CD4+GNLY+ T cells showed a significant clonally expanded effector memory T cell (TEM) phenotype in patients with HIV-1 infection. (A) Populations for CD4+ T cells. The uniform manifold approximation and projection (UMAP) projection of 37,960 single cells, showing the formation of seven clusters with the respective labels. (B) Dot plots showing the expression levels of selected canonical cell markers in the seven clusters of CD4+ T cells. The size of the circle indicates the percentage of cells expressing pathway-associated genes under each condition. The colour of the circle represents the expression levels of pathway-associated genes under each condition, and the colour blue means a relatively high expression level, and white means a relatively low expression level. (C) UMAP plots showing T cell antigen receptor (TCR) clonotype counts in patients with HIV-1 infection. (D) Pool data showing the frequencies of CD4+GNLY+ T cells in CD4+ T cell population in treatment-naïve (TN) and antiretroviral therapy (ART) patients (n = 20 and 40, respectively). (E) Representative dot plot of memory phenotypes of circulating CD4+GNLY+ T cells from one patient. Values in the quadrant indicate the percentage of corresponding subset. (F) Pool data indicating the distribution of memory phenotypes of CD4+GNLY− T and CD4+GNLY+ T cells (n = 7 for TN patients, n = 8 for ART patients). (G) Pie charts showing the proportions of memory phenotypes of CD4 + GNLY- T and CD4+GNLY+ T cells in patients with HIV-1 infection (n = 15). P values are shown. TN, treatment-naïve; ART, antiretroviral therapy; TEM, effector memory T cell; TEMRA, terminally differentiated effector memory T cells.
CD4+GNLY+ T cells have cytotoxic characteristics
Interestingly, we found that CD4+GNLY+ T cells expressed higher levels of cytotoxic genes including GZMA, GZMB, GZMH, PRF1, CX3CR1, TBX21, EOMES, NKG7, KLRD1, KLRG1, and KLRK1 (Figure 2(A)) and higher levels of cytotoxic proteins including KLRG1, CX3CR1, perforin, GZMB, EOMES, and T-bet (all P < 0.0001, Figure 2(B–G)) when compared to CD4+GNLY− T cells, suggesting that CD4+GNLY+ T cells were cytotoxic CD4+ T cells.
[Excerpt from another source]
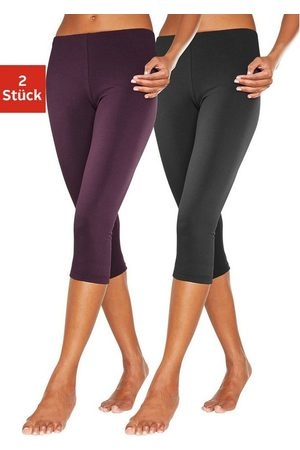 Vivance Caprileggings (2er-Pack) mit Gummibund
Furthermore, although the expression of EOMES increased after ART (P = 0.0055, Figure 2(F)), it cannot be ignored that CX3CR1, EOMES, and T-bet were significantly reduced in INRs compared to IRs (P = 0.0185 for CX3CR1, P = 0.0175 for EOMES, and P = 0.0147 for T-bet, Figure 2(C,F,G)), and the GZMB also showed a decreasing trend (Figure 2(E)), which highlight the cytotoxicity of clonally expanded CD4+GNLY+ T cells, and the cytotoxicity is weakened in INRs compared to IRs even after ART.
Figure 2.
CD4+GNLY+ T cells displayed a dominant cytotoxic phenotype in patients with HIV-1 infection. (A) Dot plot showing expression of selected cytotoxic genes in CD4+GNLY− T cells and CD4+GNLY+ T cells from TN and ART patients. The size of the circle indicates the percentage of cells expressing cytotoxic genes under each condition. The colour of the circle represents the expression levels of cytotoxic genes under each condition, and the colour green/orange represents a relatively high expression level, respectively, and white means a relatively low expression level. (B–G) Pool data showing the expression levels of KLRG1, CX3CR1, perforin, GZMB, EOMES, and T-bet of CD4+GNLY− T cells and CD4+GNLY+ T cells from patients with HIV-1 infection across the three groups (n = 10 for each group). Orange dashed box represents ART groups, including IRs and INRs. Pink dashed box represents all groups, including TN patients, IRs, and INRs. P values are shown. TN, treatment-naïve; ART, antiretroviral therapy; IR, immunological responder; INR, immunological non-responder.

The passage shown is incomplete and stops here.